Illustration: Aïda Amer/Axios
A Supreme Court case that takes up Medicaid recipients’ ability to sue providers is providing a new battleground over patients’ rights and could potentially open the door to erosion of the program's benefits.
Why it matters: The outcome could decide if tens of millions of people in public welfare programs can go to court if essentials like health care and food are endangered, experts say. That option is generally more efficient than waiting for the federal government to intervene.
Catch up quick: Justices last May agreed to review the case, Health and Hospital Corp. v. Talevski, which was brought by the wife of a Medicaid patient with dementia who sued his nursing home, alleging abuse and violations of his rights.
- The nursing home successfully argued in a lower court that federal rules for Medicare and Medicaid recipients originate from the government's spending powers and amount to contracts between the government and providers. By that reasoning, individuals can't sue for the entitlements the program promises, per Reuters.
- But the 7th U.S. Circuit Court of Appeals last year reversed the decision, finding precedent for a right to sue, including situations in which hospitals took states to court over Medicaid reimbursement rates.
- A ruling limiting or overturning the right to go to court could extend beyond Medicaid, to CHIP, the Supplemental Nutrition Assistance Program, Head Start and other programs, congressional Democratic leaders wrote in a brief filed Monday.
The big picture: Conservative judges and lawyers have long argued that health providers or individuals shouldn't be able to sue over Medicaid coverage decisions.
- Arguments in the Medicaid case, set for Nov. 8, will come at a volatile time, after the conservative supermajority struck a federal right to abortion and touched off a fierce national debate about equity, both in the health system and in the courts, experts say.
- "The Supreme Court has put the nation at a crossroads where access to abortion and reproductive rights are concerned. Now, it appears, we are also at a turning point on equal justice, looking at a time when state officials will be able to simply suspend Medicaid enrollment or deny covered treatments without having to face the prospects of a court injunction," health law professors Sara Rosenbaum and Timothy Jost wrote earlier this year in Health Affairs.
What they're saying: "Eliminating Congress's right to establish these private enforcement mechanisms will leave federal-state programs with limited oversight. And individual violators will be effectively immunized from suit," the Democratic lawmakers wrote in their amicus brief.
The other side: Indiana is leading 22 states in arguing the court should block private citizens from using the courts to enforce contractual conditions that stem from federal spending laws.
- "Permitting private actions to enforce federal conditions based on implied rights erodes that foundational limitation on Congress's Spending Clause power," the states wrote.

##########

■ WHAT YOU WILL DO ■
Reproduce verbatim the section of the Medicaid court case article above that starts with the words "- But the 7th" and ends with "courts, experts say.".

##########

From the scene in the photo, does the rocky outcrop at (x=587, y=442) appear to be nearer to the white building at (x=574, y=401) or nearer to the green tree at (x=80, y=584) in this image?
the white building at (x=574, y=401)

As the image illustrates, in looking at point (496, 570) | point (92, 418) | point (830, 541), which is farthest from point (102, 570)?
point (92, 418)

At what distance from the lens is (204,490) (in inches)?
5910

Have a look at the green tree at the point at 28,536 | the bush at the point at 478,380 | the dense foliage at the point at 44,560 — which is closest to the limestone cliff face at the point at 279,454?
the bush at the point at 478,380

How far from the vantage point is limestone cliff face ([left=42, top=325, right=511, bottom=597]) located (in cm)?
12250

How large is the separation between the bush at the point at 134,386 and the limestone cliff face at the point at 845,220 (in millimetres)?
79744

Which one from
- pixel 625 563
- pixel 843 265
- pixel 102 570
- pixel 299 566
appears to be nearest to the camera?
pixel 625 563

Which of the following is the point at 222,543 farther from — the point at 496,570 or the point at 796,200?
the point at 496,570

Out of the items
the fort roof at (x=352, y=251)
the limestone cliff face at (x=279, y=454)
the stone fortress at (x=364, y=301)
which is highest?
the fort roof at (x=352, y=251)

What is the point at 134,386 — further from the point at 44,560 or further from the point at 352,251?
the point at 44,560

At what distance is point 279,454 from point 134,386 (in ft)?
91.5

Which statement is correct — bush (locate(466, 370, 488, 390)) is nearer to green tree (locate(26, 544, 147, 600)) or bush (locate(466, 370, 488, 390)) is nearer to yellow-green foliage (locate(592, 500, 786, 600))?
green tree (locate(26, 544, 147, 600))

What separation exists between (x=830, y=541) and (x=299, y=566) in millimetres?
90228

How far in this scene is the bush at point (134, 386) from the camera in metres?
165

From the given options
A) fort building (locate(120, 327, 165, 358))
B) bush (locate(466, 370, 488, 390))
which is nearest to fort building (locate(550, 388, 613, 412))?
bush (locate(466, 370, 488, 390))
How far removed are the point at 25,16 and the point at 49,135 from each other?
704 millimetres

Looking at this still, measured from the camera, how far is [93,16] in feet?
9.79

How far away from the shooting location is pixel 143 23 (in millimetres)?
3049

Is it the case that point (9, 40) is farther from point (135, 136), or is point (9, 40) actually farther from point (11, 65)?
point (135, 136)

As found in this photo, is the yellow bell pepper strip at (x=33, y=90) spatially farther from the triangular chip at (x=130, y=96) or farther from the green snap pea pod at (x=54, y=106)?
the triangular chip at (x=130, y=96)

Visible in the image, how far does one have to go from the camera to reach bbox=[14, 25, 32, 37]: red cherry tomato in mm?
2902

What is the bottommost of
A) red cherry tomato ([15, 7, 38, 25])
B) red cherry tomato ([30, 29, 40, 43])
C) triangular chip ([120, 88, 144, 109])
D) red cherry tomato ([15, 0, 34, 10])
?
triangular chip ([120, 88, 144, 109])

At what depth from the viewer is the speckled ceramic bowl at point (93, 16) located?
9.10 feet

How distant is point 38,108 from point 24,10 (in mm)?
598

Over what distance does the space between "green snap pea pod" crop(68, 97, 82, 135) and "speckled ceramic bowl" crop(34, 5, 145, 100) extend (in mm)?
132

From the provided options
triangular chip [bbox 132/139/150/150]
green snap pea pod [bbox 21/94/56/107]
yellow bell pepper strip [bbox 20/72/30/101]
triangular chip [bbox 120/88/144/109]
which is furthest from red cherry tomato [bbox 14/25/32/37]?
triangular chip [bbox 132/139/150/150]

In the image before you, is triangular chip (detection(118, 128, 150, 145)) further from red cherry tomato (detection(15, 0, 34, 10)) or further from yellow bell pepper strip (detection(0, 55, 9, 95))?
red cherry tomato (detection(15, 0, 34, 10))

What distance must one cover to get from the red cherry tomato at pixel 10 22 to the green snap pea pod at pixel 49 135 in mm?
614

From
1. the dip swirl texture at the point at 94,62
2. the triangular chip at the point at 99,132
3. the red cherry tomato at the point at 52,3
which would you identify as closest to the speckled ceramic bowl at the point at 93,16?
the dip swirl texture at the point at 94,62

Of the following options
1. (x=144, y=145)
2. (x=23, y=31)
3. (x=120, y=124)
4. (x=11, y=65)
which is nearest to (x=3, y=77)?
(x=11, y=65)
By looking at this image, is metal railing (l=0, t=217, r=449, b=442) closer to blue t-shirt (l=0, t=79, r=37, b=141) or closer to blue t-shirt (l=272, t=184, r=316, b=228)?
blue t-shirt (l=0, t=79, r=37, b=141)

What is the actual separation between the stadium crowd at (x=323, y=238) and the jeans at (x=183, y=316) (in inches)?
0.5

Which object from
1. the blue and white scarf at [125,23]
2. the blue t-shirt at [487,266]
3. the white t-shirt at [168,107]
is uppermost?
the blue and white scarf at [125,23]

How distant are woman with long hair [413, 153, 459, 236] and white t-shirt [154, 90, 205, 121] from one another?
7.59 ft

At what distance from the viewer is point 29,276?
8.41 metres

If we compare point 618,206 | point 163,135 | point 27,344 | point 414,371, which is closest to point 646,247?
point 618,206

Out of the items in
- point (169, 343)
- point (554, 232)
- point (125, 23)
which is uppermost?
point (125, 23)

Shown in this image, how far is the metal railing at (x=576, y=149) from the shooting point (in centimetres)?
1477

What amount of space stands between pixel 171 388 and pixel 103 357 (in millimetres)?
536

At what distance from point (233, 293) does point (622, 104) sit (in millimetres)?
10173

##########

■ RESPONSE ■
- But the 7th U.S. Circuit Court of Appeals last year reversed the decision, finding precedent for a right to sue, including situations in which hospitals took states to court over Medicaid reimbursement rates.
- A ruling limiting or overturning the right to go to court could extend beyond Medicaid, to CHIP, the Supplemental Nutrition Assistance Program, Head Start and other programs, congressional Democratic leaders wrote in a brief filed Monday.
The big picture: Conservative judges and lawyers have long argued that health providers or individuals shouldn't be able to sue over Medicaid coverage decisions.
- Arguments in the Medicaid case, set for Nov. 8, will come at a volatile time, after the conservative supermajority struck a federal right to abortion and touched off a fierce national debate about equity, both in the health system and in the courts, experts say.